### Text extract
Skip to main content

Full-Text Search with Index

Indexing single field for FTS

The index:

public class Employees_ByNotes :
AbstractIndexCreationTask<Employee, Employees_ByNotes.IndexEntry>
{
// The IndexEntry class defines the index-fields
public class IndexEntry
{
public string EmployeeNotes { get; set; }
}

public Employees_ByNotes()
{
// The 'Map' function defines the content of the index-fields
Map = employees => from employee in employees
select new IndexEntry()
{
EmployeeNotes = employee.Notes[0]
};

// Configure the index-field for FTS:
// Set 'FieldIndexing.Search' on index-field 'EmployeeNotes'
Index(x => x.EmployeeNotes, FieldIndexing.Search);

// Optionally: Set your choice of analyzer for the index-field.
// Here the text from index-field 'EmployeeNotes' will be tokenized by 'WhitespaceAnalyzer'.
Analyze(x => x.EmployeeNotes, "WhitespaceAnalyzer");

// Note:
// If no analyzer is set then the default 'RavenStandardAnalyzer' is used.
}
}
  • Use Search to make a full-text search when querying the index.

  • Refer to Full-Text search with dynamic queries for all available Search options,
    such as using wildcards, searching for multiple terms, etc.

List<Employee> employees = session
// Query the index
.Query<Employees_ByNotes.IndexEntry, Employees_ByNotes>()
// Call 'Search':
// pass the index field that was configured for FTS and the term to search for.

### Spatial reasoning records
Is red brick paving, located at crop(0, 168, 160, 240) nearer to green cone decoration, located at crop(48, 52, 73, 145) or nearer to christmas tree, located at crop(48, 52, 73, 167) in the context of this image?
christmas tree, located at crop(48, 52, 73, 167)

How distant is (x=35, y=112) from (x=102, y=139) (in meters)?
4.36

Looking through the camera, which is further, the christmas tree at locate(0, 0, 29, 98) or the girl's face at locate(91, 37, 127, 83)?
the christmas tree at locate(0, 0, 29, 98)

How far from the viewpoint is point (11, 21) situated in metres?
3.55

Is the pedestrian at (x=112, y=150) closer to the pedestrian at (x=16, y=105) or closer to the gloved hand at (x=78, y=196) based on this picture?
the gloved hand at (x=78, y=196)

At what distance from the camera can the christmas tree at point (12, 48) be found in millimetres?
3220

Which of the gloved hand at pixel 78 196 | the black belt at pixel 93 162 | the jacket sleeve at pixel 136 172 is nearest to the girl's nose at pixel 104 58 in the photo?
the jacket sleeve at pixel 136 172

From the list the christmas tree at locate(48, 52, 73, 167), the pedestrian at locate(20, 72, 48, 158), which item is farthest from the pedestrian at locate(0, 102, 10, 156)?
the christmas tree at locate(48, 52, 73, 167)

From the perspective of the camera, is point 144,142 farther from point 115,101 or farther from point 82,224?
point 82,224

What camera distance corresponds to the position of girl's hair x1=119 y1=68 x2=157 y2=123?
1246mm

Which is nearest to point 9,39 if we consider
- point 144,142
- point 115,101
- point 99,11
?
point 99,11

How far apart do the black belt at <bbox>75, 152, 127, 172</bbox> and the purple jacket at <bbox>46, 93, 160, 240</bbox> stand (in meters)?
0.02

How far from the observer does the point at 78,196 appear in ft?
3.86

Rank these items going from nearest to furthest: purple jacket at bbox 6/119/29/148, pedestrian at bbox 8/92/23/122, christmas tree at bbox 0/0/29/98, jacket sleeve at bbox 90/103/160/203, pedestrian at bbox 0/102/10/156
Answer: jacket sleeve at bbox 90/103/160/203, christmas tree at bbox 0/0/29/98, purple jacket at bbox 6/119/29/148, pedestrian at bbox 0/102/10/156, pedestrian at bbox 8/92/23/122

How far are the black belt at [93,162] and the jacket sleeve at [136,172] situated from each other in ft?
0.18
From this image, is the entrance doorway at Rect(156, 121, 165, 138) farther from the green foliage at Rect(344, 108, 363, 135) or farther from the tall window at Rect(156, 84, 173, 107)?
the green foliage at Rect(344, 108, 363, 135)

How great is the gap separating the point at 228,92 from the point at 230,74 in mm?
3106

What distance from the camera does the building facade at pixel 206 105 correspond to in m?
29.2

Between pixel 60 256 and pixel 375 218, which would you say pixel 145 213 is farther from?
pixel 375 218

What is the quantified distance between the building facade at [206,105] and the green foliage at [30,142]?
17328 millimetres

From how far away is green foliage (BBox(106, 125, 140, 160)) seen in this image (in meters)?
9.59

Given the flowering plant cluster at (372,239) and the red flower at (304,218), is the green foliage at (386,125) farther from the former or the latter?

### Exercises
- a) Render the following sentence from the full-text search documentation into French: "Use Search to make a full-text search when querying the index."
- b) Resume the full-text search documentation from the point at which it stops.

### Expected outputs
- a) Utilisez Search pour effectuer une recherche en texte intégral lors de l'interrogation de l'index.

- b)
.Search(x => x.EmployeeNotes, "French")
.OfType<Employee>()
.ToList();

// * Results will contain all Employee documents that have 'French' in their 'Notes' field.
//
// * Search is case-sensitive since field was indexed using the 'WhitespaceAnalyzer'
// which preserves casing.

Indexing multiple fields for FTS

The index:

public class Employees_ByEmployeeData : 
AbstractIndexCreationTask<Employee, Employees_ByEmployeeData.IndexEntry>
{
public class IndexEntry
{
public object[] EmployeeData { get; set; }
}

public Employees_ByEmployeeData()
{
Map = employees => from employee in employees
select new IndexEntry()
{
EmployeeData = new object[]
{
// Multiple document-fields can be indexed
// into the single index-field 'EmployeeData'
employee.FirstName,
employee.LastName,
employee.Title,
employee.Notes
}
};

// Configure the index-field for FTS:
// Set 'FieldIndexing.Search' on index-field 'EmployeeData'
Index(x => x.EmployeeData, FieldIndexing.Search);

// Note:
// Since no analyzer is set, the default 'RavenStandardAnalyzer' is used.
}
}

Sample query:

List<Employee> employees = session
// Query the static-index
.Query<Employees_ByEmployeeData.IndexEntry, Employees_ByEmployeeData>()
// A logical OR is applied between the following two Search calls:
.Search(x => x.EmployeeData, "Manager")
// A logical AND is applied between the following two terms:
.Search(x => x.EmployeeData, "French Spanish", @operator: SearchOperator.And)
.OfType<Employee>()
.ToList();

// * Results will contain all Employee documents that have:
// ('Manager' in any of the 4 document-fields that were indexed)
// OR
// ('French' AND 'Spanish' in any of the 4 document-fields that were indexed)
//
// * Search is case-insensitive since the default analyzer is used

Indexing all fields for FTS (using AsJson)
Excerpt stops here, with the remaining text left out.